I think Shane was referring to his video that Wade cited in the original post in this thread: he had connected a Roam 3 and a BiNavi to the same power meter and went for a ride while dual-recording.
This was with the old SRM speed sensor. Here’s a histogram of speed as recorded by the old SRM head unit from about an hour of riding. Notice the pattern that looks like a comb with missing teeth. This was for one SRM/head unit, so I asked on the old Wattage List for riders to examine their own SRM data for specfic speeds and got several responses, all saying that combing back through years of data, they saw the same missing tooth pattern. At the time I thought it was just an oddity of ADC or DAC conversion, but I hadn’t yet come up with VE, which depends on acceleration. The reason why I recommend a speed sensor over GPS now is exactly because GPS speed readings are noisier than wheel speed sensors.
One other point: you all have been following the Romandie Feminin DQ fiasco? As @caley_fretz explains, it’s really about data fidelity and who owns those data. It turns out I’ve been examining speed and power data from riders during the same race and making comparisons across riders, and I think I can spot some revealing things.

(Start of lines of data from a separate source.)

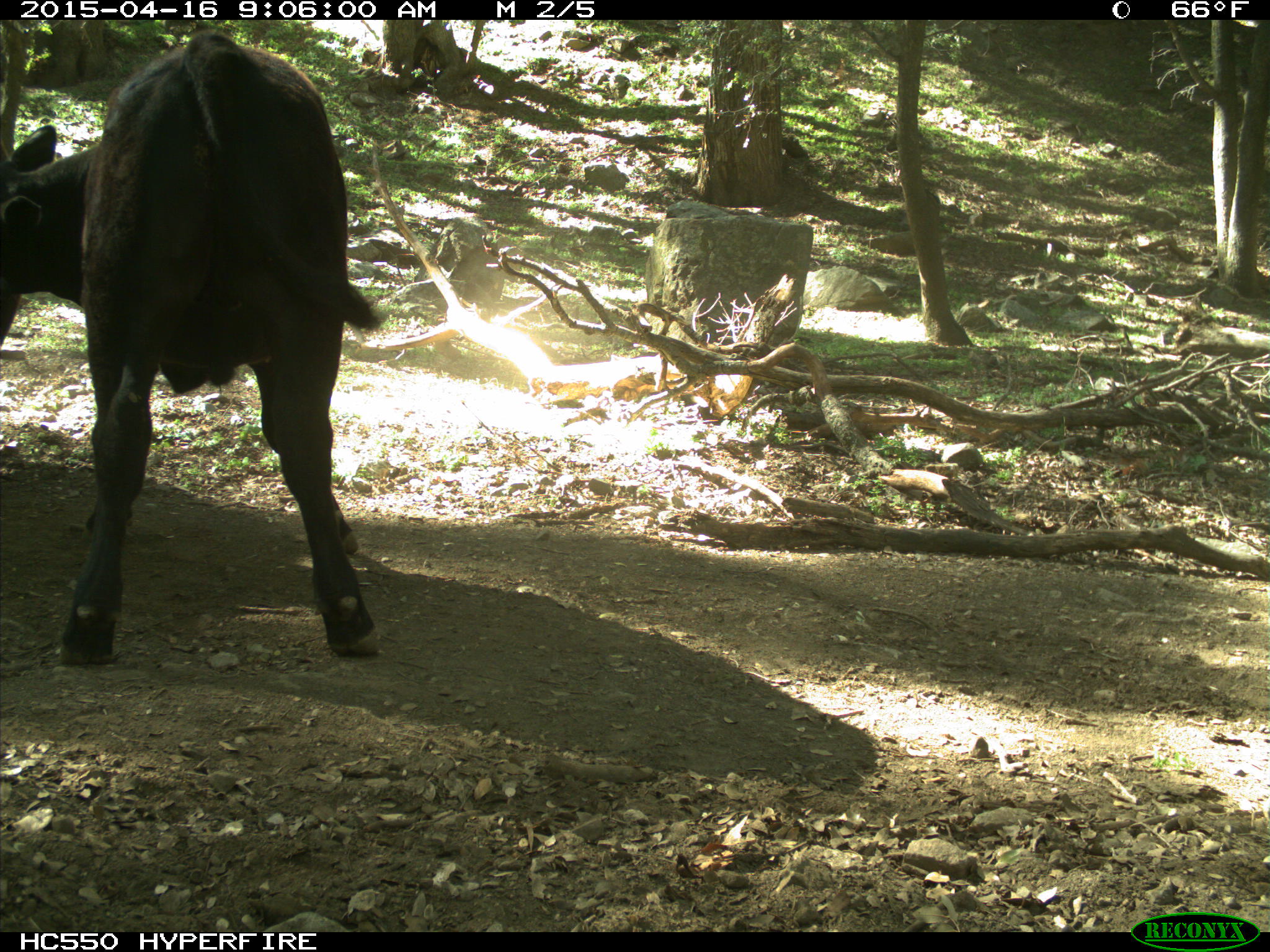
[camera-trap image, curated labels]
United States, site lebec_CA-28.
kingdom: Animalia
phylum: Chordata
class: Mammalia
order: Artiodactyla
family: Bovidae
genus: Bos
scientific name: Bos taurus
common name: domestic cow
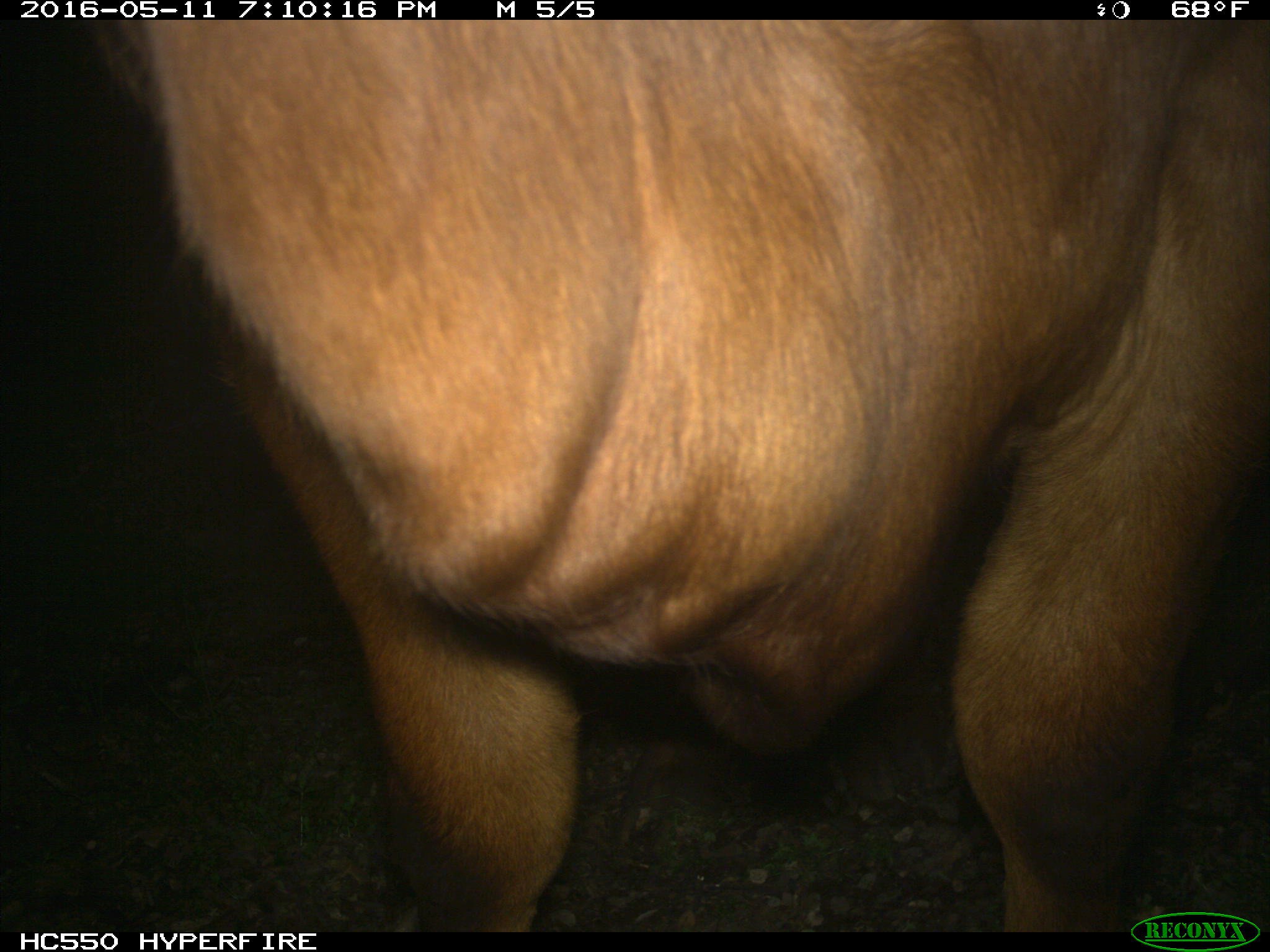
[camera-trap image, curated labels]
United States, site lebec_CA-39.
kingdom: Animalia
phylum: Chordata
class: Mammalia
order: Artiodactyla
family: Bovidae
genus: Bos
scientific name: Bos taurus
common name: domestic cow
Bos taurus (domestic cow).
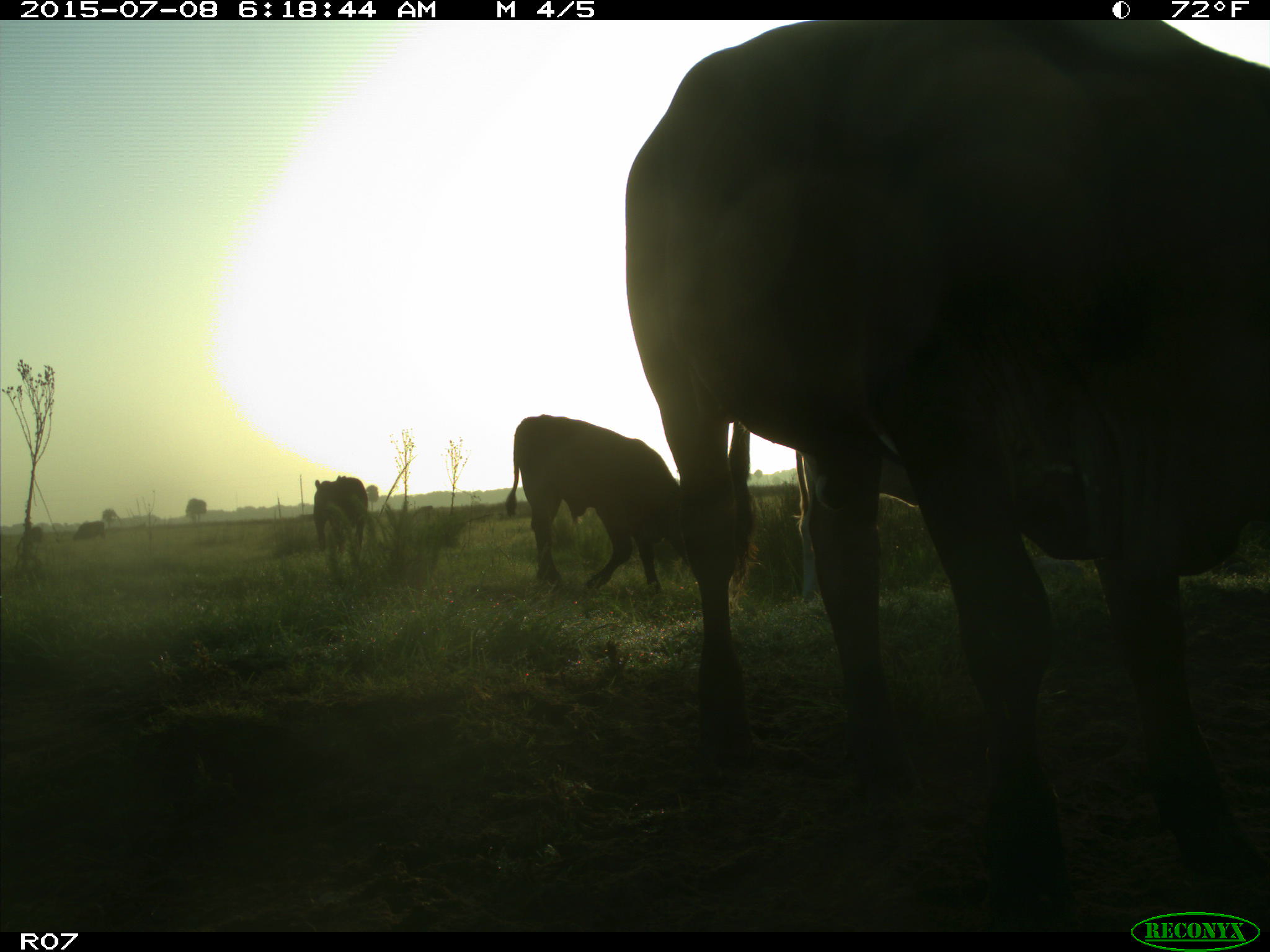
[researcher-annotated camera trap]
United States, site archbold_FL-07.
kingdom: Animalia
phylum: Chordata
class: Mammalia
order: Artiodactyla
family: Bovidae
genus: Bos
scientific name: Bos taurus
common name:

I’ve been doing that without exact GPS data but GPS data would make it simpler. Sometimes I can tell that a rider’s PM must be off, and I’ve had to exclude that rider’s data.
My point is that PM consistency for an individual for training purposes is probably good enough, but if you’re measuring an individual’s drag, or if you’re trying to uncover relative performance or relative behavior across individual riders, accuracy is pretty important.
Another scenario that impacts the small group of inclined people, are those analyzing Aggregate Power Data of tens of thousands of users. The Discord had noticed that intervals.icu has on-by-default filters in place that “automatically detect power spikes over time”, which a decently trained anaerobic phenotype could easily trip and have their ride hidden from their training history, and consequently the aggregate user data. The threshold is very conservative – 30% or more above FTP over some X minutes.
We learned what motivated intervals.icu, was that some PMs have really bad power spikes, presumably when some are low on battery. This trashes not just your own dataset, but also the whole global dataset. Their % based on FTP used to be 20%, but lots of users complained so it was bumped to 30% (which people still trigger)
The more I look at interval’s aggregate data, the more it is apparent there are other filters being applied to make their final presented dataset as hygienic as possible. Not their fault at all, but a consequence of 1000’s of sensors out in the field, of which some are very noisy and polluting the global dataset. And it is unreasonable to expect every user to be hygienic with their data themselves, let alone know how to identify and correct anomalies.
…. btw….
I get that the prevailing use case for PM owners is to glance at their own data, and maybe their friends’ Strava. I get the use case I brought up above is far more esoteric, but it’s one of those things where if everyone’s Sensors and the pipeline that delivered the data streams to the final database worked near-flawlessly, then aggregate data would be far less unwieldy. I imagine large aggregates like TrainerRoad or even coaches working exclusively with online-clients have their own version of this, too.
But Noise & Loss gonna Noise & Loss.